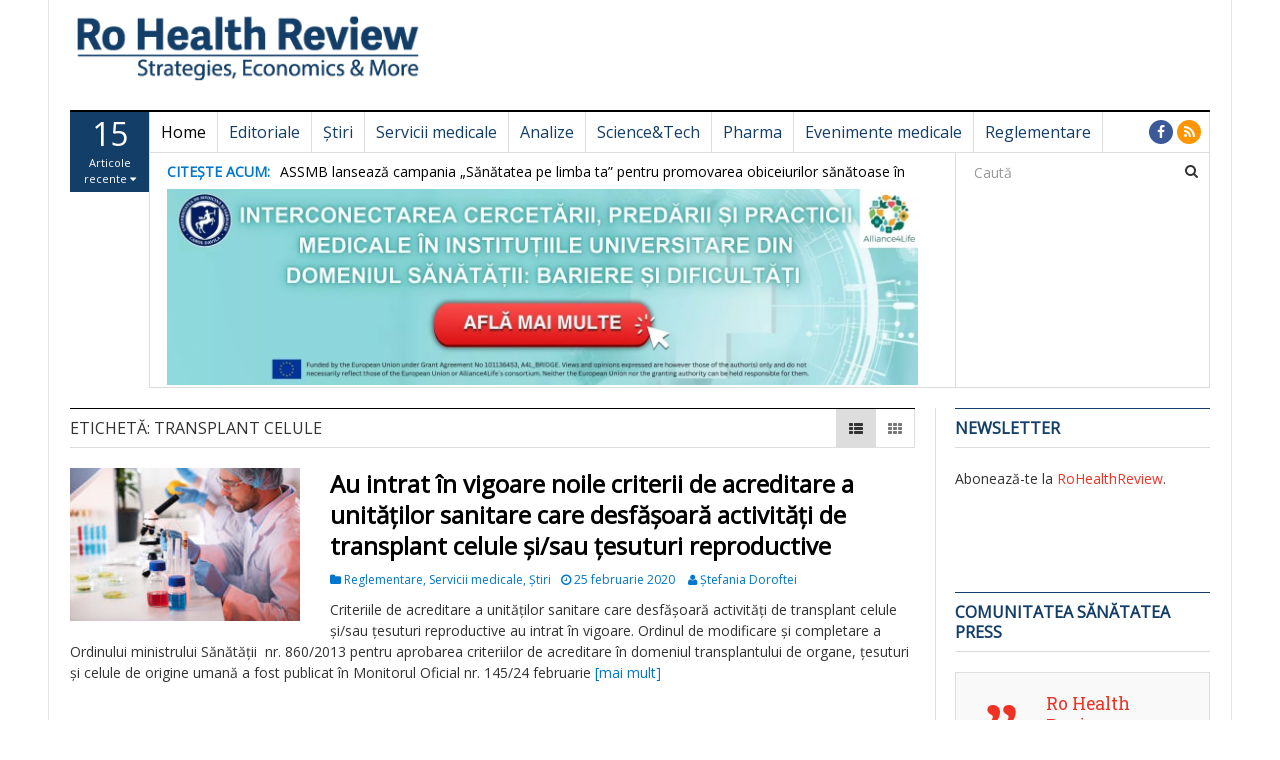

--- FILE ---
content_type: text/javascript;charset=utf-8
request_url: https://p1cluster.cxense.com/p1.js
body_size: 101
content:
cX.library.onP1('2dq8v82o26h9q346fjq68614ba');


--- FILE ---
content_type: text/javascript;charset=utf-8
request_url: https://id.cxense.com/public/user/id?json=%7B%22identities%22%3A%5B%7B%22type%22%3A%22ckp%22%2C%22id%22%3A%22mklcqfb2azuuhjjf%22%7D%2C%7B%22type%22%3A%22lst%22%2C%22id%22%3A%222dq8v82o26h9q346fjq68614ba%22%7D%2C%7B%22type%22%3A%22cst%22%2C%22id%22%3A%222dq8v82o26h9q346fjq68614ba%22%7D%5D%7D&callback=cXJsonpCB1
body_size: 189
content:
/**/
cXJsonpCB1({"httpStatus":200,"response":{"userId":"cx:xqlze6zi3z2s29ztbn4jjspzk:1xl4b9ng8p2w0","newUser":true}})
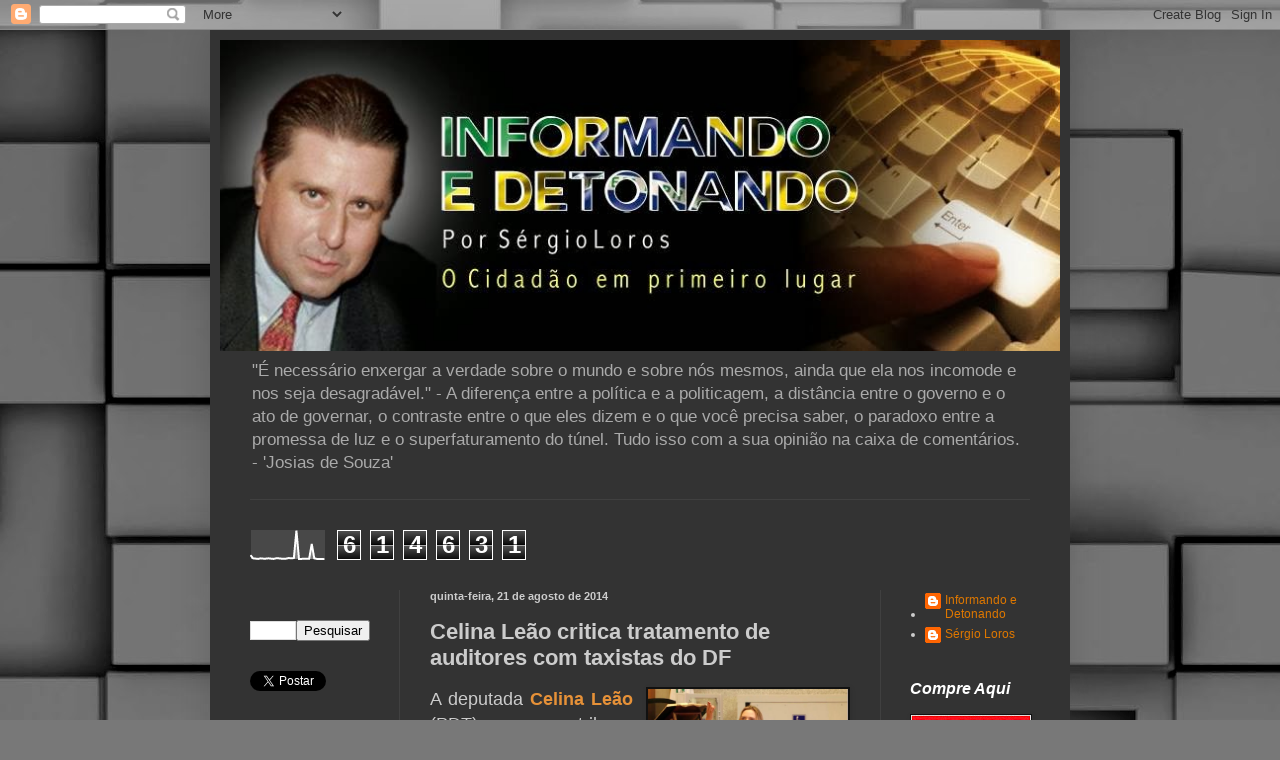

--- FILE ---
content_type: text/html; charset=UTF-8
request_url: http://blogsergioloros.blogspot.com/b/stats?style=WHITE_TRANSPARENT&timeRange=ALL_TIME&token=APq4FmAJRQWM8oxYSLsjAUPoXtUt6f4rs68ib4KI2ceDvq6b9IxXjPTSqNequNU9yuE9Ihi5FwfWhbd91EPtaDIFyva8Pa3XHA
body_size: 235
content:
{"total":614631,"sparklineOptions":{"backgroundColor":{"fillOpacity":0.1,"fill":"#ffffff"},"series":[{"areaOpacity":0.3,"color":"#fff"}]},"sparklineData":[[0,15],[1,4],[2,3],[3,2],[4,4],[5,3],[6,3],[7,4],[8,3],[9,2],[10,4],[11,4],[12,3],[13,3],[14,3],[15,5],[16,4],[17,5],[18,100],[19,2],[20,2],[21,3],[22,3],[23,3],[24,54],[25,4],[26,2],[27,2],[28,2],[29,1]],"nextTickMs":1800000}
━━━
> To do
Your answer must be the lines from the one containing "body_size: 101" through the last line of the records, copied exactly, with no pictures.

> Task output
body_size: 101
content:
cX.library.onP1('2dq8v82o26h9q346fjq68614ba');


--- FILE ---
content_type: text/javascript;charset=utf-8
request_url: https://id.cxense.com/public/user/id?json=%7B%22identities%22%3A%5B%7B%22type%22%3A%22ckp%22%2C%22id%22%3A%22mklcqfb2azuuhjjf%22%7D%2C%7B%22type%22%3A%22lst%22%2C%22id%22%3A%222dq8v82o26h9q346fjq68614ba%22%7D%2C%7B%22type%22%3A%22cst%22%2C%22id%22%3A%222dq8v82o26h9q346fjq68614ba%22%7D%5D%7D&callback=cXJsonpCB1
body_size: 189
content:
/**/
cXJsonpCB1({"httpStatus":200,"response":{"userId":"cx:xqlze6zi3z2s29ztbn4jjspzk:1xl4b9ng8p2w0","newUser":true}})

--- FILE ---
content_type: text/html; charset=UTF-8
request_url: http://blogsergioloros.blogspot.com/b/stats?style=WHITE_TRANSPARENT&timeRange=ALL_TIME&token=APq4FmAJRQWM8oxYSLsjAUPoXtUt6f4rs68ib4KI2ceDvq6b9IxXjPTSqNequNU9yuE9Ihi5FwfWhbd91EPtaDIFyva8Pa3XHA
body_size: 235
content:
{"total":614631,"sparklineOptions":{"backgroundColor":{"fillOpacity":0.1,"fill":"#ffffff"},"series":[{"areaOpacity":0.3,"color":"#fff"}]},"sparklineData":[[0,15],[1,4],[2,3],[3,2],[4,4],[5,3],[6,3],[7,4],[8,3],[9,2],[10,4],[11,4],[12,3],[13,3],[14,3],[15,5],[16,4],[17,5],[18,100],[19,2],[20,2],[21,3],[22,3],[23,3],[24,54],[25,4],[26,2],[27,2],[28,2],[29,1]],"nextTickMs":1800000}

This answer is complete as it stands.